It was the most anticipated schedule since Elvis’ coat went on tour.
The Big 12 finally released its 2012 football schedule on Tuesday – most of it, at least – to the relief of schools and scores of sportswriters. Don’t forget the fans. They’re they ones who apparently crashed West Virginia’s website briefly on Tuesday.
The primary news was the school finally extricating itself legally from the Big East. Call it the legal version of all those switchbacks in the state’s noted mountain landscape. The delay built anticipation. The schedule release itself could have been sold as a prime-time event.
(I just put an idea into a marketer’s mind somewhere but moving on …) To put Tuesday’s developments in perspective, the Pac-12 and SEC released their schedules in late December and early January. The delay also means it's a sellers’ market, if you’re a football bottom feeder willing to yourself to the highest bidder. There is talk of I-AA schools (FBS) with openings on their schedule getting $800,000-$1 million to come get their butts beat by a BCS school.
Either the Big 12 or Big East was going to get screwed by where West Virginia ended up. Turns out it’s the Big East – although $20 million richer – that is looking for an extra non-conference game for its teams now that the Mountaineers have left. That could change if somehow Boise State is able to get to the Big East in 2012.
That’s why the simple release of a football schedule became an economic mystery.

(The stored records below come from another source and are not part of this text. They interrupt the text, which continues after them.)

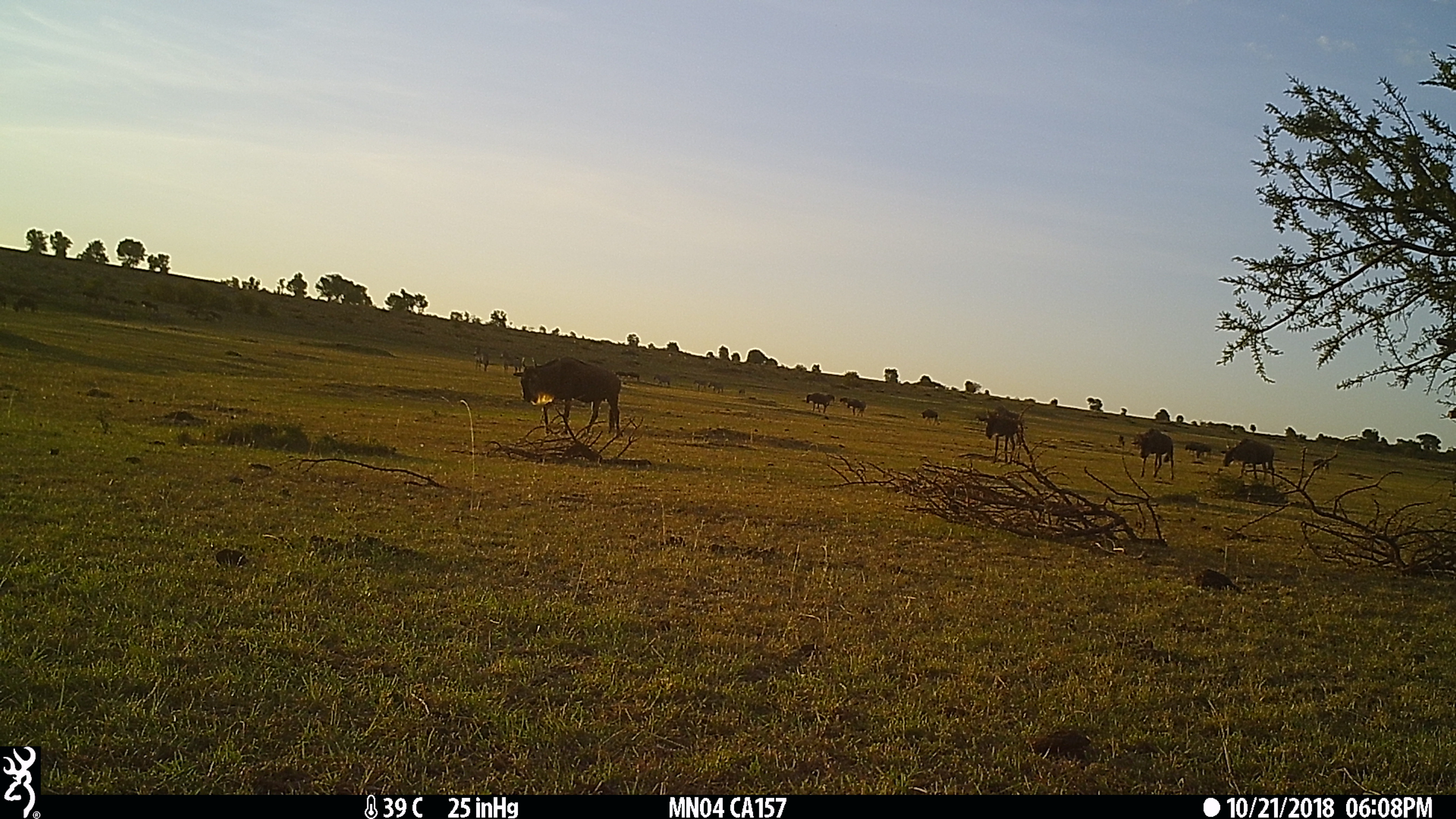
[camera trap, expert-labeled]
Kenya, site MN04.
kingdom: Animalia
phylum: Chordata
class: Mammalia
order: Artiodactyla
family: Bovidae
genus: Connochaetes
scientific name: Connochaetes taurinus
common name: blue wildebeest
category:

Interim commissioner Chuck Neinas promised a Feb. 1 deadline. It came and went with only TV partners getting a copy. Somehow Texas Tech’s schedule slipped out early on Friday. Apparently forgotten was the fact there are people – some call them fans – trying to schedule and budget in order to see some of those Big 12 games. They will do so knowing that Oklahoma still had two holes in its schedule, although there are indications contracts could be signed shortly.
In a weird piece of realignment fallout, West Virginia paid the Big East that $20 million for the right to go to Ames, Iowa. That’s another way of saying that Iowa State is the Mountaineers’ closest opponent now that it is in the 10-team Big 12.
“We had a great legal team,” said Oliver Luck, West Virginia’s AD.
Hooray for that. Courtroom prowess replaced proximity in the mad realignment dash long ago. The Big East and whatever Conference USA/Mountain West calls itself in the future are spread coast to coast. Texas AD DeLoss Dodds continues to work on Notre Dame forming some kind of non-football alliance with the Big 12. Never mind that the closest Big 12 school for the Irish is two states away.
Louisville desperately wants into the Big 12. BYU still might be a possibility in the future. The Big 12 could get to 11 easily in 2013. The problem is finding a 12th team that is a good fit. So Tuesday’s announcement is one of those clip-and-save moments. It’s a 10-team Big 12 for now. There are still some holes in the schedule but at least we have a working model.
Back in November Big 12 officials flew out to Morgantown for a reception welcoming the Mountaineers as a replacement for Texas A&M or Missouri. Not sure which. It doesn’t matter. TCU is also in after a slightly shorter dalliance itself with the Big East.
Point is, the unification of Big East defector and the Pure Prairie League didn’t become reality until Tuesday. Time for another reception?
“As you may be aware the Big 12 is a very stable conference,” Luck added.
We’re not but that’s not the point right now.
The highlights …
--The “new” Big 12 kicks off Sept. 15 with TCU playing its first Big 12 game at Kansas.
--Each team will have a double-bye, the function of 12 games being played in a 14-week college football calendar in 2012.
--The first beer served in a Big 12 game since Colorado was a member will be Sept. 29 when Baylor visits for West Virginia’s conference opener. We’ll let that issue breath a bit as you consider alcohol-serving state school vs. Baptist flagship.
For now, call it the Lawsuit Bowl. Five months ago Baylor was threatening to sue the SEC over its “poaching” of Texas A&M. West Virginia had sued the Big East to get out of the conference (and were sued right back).
--Eight of the 10 teams will be in action on the last day of the season (Dec. 1). That’s a brilliant piece of scheduling making it more likely that the Big 12 title will be in play the same weekend as the SEC, ACC, Pac-12 and Big Ten play conference title games.
Last year, Oklahoma State clinched the title on the last day of the season against Oklahoma. Robert Griffin III more or less clinched the Heisman Trophy on the same day after beating Texas.
--The conference's showcase game -- the Red River Shootout -- is Oct. 13 the week after Oklahoma plays at Texas Tech and Texas hosts West Virginia.
In case you’re counting this is the third different lineup for the Big 12 in three years. This time it just might work – at least until Notre Dame says yes. Just don’t put a deadline on it.